Let $M$ be a real number,
If $1.\ \forall\epsilon\gt0,$ there exists a partition $P$ of $[a,b]$ such that $M-\epsilon \lt L_f(M)\le M.$
$\ \ \ 2.\ L_f(M)\le M$ for every partition P of $[a,b] $ .
How to prove $M=\underline{I}_a^b(f)$
In my opinion, since we can use contradiction to prove the first condition, $M$ has to be least upper bound for the condition to work, but I don't know how to formally prove it. So if $M$ is certainly a least upper bound, then by the second condition, we confirm that $M$ it the least upper bound for all lower sum and thus is the lower integral. Could someone help with the proof?

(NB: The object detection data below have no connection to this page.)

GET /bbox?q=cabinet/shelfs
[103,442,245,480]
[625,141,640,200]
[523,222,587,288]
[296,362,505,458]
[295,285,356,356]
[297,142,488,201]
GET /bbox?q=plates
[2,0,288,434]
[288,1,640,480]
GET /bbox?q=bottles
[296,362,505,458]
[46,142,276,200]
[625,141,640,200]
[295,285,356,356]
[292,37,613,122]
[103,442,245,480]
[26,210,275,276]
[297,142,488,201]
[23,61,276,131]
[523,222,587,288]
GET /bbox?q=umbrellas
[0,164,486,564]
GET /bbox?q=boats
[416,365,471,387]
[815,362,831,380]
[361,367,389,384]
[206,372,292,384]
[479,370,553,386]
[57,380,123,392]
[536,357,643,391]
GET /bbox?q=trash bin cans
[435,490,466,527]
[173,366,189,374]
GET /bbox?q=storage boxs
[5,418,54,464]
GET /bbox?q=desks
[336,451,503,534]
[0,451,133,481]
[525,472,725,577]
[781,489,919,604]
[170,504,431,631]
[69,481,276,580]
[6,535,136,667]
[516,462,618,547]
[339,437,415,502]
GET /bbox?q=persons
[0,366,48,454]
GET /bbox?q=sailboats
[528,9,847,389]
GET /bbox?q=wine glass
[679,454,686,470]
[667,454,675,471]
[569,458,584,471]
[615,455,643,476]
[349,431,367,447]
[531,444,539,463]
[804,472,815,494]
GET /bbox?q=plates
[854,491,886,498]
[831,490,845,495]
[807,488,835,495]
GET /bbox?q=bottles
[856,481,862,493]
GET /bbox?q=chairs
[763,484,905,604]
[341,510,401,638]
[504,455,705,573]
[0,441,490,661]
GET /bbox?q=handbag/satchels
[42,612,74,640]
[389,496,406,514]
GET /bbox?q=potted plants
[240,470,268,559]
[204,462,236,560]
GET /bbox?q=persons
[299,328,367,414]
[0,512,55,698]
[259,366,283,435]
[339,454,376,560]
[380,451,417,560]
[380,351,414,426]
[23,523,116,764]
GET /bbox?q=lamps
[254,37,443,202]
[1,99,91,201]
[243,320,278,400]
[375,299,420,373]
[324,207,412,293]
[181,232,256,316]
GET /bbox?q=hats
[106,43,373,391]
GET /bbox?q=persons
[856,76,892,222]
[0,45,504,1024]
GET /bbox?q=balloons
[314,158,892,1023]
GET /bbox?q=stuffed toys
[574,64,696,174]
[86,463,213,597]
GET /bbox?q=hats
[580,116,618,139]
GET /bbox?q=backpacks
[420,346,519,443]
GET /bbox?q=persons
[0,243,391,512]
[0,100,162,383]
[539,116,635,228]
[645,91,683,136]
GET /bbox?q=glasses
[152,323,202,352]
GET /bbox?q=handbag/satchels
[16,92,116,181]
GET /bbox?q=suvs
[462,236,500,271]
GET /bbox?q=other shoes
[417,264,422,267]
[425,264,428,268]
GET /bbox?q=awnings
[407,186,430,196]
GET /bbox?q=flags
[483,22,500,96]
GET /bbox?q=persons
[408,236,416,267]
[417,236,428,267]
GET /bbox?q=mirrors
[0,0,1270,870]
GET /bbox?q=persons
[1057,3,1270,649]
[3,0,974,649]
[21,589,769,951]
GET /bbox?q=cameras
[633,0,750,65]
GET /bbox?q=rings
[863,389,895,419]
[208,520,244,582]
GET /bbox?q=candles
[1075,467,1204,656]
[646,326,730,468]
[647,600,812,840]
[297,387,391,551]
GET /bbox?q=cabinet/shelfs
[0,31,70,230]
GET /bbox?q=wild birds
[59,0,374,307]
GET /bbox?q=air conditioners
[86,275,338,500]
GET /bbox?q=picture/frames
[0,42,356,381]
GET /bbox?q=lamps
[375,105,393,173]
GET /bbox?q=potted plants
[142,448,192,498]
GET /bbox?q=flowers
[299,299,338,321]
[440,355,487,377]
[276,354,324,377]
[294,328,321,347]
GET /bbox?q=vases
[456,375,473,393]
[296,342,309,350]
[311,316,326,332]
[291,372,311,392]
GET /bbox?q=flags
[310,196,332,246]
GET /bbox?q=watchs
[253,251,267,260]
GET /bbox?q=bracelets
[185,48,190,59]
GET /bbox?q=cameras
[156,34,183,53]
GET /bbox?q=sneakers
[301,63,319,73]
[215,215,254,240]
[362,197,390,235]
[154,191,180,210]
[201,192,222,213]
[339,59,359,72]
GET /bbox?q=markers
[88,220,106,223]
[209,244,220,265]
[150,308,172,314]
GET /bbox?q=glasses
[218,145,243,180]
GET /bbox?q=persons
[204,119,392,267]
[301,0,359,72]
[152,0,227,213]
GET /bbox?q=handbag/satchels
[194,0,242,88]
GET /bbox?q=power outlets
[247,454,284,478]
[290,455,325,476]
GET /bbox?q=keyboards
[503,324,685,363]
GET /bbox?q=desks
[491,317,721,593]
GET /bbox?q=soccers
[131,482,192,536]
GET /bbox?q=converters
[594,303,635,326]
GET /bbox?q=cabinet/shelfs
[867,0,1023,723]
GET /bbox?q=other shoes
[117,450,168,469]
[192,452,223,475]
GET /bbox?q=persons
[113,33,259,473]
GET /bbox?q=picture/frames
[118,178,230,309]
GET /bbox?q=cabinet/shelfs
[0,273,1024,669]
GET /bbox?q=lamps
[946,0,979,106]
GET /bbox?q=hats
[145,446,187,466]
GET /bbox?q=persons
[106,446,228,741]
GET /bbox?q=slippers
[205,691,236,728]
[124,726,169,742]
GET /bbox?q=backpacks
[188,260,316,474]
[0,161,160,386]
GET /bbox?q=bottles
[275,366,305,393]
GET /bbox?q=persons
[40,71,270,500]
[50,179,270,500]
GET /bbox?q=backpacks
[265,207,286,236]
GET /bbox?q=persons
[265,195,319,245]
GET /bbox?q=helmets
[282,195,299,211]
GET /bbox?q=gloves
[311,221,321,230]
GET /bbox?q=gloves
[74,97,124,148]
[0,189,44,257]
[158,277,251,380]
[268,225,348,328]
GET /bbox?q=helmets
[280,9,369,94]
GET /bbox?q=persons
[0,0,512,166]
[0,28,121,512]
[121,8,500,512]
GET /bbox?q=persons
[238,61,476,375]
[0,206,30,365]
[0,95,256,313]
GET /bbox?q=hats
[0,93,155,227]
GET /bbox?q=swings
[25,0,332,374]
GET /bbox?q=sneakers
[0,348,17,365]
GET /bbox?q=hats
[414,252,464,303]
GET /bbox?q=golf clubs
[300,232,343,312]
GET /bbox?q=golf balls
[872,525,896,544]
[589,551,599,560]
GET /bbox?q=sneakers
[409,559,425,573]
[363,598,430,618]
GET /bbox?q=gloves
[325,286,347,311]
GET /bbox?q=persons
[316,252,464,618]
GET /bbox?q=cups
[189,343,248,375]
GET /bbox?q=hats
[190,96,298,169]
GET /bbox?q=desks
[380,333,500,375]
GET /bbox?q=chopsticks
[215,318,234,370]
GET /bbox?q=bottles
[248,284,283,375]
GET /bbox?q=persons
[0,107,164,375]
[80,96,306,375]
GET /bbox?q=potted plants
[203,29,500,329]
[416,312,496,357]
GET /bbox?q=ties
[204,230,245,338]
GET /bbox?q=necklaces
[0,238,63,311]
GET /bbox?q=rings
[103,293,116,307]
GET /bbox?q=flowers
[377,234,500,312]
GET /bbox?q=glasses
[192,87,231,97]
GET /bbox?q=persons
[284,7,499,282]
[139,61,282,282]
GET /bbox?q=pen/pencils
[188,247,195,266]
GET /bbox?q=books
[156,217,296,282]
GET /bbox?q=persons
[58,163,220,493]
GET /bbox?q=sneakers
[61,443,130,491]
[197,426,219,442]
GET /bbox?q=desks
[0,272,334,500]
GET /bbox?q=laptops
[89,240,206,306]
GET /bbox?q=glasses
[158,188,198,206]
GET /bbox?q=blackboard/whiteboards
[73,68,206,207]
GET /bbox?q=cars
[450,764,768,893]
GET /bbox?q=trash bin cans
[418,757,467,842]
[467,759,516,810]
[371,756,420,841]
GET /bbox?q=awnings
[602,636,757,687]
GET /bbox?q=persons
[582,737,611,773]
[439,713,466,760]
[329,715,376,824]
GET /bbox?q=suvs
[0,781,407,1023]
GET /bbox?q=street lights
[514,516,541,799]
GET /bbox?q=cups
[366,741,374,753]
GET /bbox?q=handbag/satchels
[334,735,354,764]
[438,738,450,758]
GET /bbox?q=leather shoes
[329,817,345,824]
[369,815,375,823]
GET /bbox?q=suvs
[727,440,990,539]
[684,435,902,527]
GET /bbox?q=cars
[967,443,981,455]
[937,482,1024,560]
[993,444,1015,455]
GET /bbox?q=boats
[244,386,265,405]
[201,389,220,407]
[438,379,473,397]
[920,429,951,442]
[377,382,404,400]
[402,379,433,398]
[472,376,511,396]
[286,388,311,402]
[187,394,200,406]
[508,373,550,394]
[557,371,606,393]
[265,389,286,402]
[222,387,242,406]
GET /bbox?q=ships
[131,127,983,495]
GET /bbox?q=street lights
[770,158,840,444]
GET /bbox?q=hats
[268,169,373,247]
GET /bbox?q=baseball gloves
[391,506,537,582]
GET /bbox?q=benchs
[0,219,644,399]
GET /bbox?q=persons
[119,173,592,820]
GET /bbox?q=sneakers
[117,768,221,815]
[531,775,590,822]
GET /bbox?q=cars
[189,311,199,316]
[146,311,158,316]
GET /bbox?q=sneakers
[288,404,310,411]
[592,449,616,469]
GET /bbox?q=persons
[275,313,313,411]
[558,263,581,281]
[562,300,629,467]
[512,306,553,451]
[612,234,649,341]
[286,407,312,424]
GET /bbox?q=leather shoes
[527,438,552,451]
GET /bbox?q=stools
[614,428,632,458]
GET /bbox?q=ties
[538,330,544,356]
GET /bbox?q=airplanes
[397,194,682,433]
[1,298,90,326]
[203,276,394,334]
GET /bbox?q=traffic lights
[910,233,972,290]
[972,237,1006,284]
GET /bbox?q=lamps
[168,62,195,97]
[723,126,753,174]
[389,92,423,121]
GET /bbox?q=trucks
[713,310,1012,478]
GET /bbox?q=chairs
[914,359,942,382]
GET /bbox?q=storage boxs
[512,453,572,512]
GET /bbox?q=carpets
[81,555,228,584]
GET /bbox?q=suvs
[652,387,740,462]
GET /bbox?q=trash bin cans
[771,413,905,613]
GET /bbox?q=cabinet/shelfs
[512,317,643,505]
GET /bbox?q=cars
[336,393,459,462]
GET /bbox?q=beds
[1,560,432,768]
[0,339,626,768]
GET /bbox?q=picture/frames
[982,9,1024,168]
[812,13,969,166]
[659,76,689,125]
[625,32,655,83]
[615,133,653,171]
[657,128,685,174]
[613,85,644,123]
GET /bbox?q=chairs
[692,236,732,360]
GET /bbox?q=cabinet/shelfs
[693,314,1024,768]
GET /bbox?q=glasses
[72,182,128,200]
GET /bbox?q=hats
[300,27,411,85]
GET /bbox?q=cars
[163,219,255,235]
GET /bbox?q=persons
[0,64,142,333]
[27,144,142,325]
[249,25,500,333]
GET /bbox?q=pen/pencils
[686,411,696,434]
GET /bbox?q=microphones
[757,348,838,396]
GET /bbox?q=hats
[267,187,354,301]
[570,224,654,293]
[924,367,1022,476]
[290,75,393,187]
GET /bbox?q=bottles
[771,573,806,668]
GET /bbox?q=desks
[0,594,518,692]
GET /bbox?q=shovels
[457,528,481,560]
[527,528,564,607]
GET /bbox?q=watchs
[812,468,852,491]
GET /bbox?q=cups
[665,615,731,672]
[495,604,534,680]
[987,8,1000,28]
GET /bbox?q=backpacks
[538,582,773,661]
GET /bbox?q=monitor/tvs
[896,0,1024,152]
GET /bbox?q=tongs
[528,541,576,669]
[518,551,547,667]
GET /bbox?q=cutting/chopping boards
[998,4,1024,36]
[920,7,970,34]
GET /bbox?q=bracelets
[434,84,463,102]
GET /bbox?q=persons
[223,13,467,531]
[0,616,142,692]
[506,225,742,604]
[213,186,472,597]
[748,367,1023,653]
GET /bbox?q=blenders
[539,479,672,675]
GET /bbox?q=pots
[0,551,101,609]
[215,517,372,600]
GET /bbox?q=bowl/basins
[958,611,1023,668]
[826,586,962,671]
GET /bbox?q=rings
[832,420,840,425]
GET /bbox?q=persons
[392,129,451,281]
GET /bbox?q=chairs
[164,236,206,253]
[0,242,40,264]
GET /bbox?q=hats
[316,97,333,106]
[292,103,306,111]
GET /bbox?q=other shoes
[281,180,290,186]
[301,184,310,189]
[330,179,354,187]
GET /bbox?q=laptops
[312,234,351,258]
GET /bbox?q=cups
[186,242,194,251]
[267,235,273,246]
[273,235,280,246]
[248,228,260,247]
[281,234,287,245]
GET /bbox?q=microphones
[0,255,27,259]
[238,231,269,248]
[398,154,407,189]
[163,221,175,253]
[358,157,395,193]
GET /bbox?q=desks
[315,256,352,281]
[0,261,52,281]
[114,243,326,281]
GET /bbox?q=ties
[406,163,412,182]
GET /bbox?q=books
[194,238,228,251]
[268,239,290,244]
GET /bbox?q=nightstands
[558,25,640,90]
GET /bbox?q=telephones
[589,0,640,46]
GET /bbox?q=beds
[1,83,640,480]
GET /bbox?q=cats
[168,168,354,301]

First some clarification. For a (nonempty) real set, if there is any upper bound at all, there is then a least upper bound (aka supremum), one and only one.
You're trying to take the least upper bound of the set of $L_f(P)$'s over all partitions $P$. Your first condition is that you can find an $L_f(P)$ which is $> M-\epsilon$ for positive $\epsilon$. That means that, for any positive $\epsilon$, the number $M-\epsilon$ is not an upper bound of the set of all $L_f(P)$'s.
The second condition is that $M$ is an upper bound of the set of all $L_f(P)$'s.
Putting the two things together, $M$ is the least upper bound of that set. Anything less than $M$ and it's not an upper bound.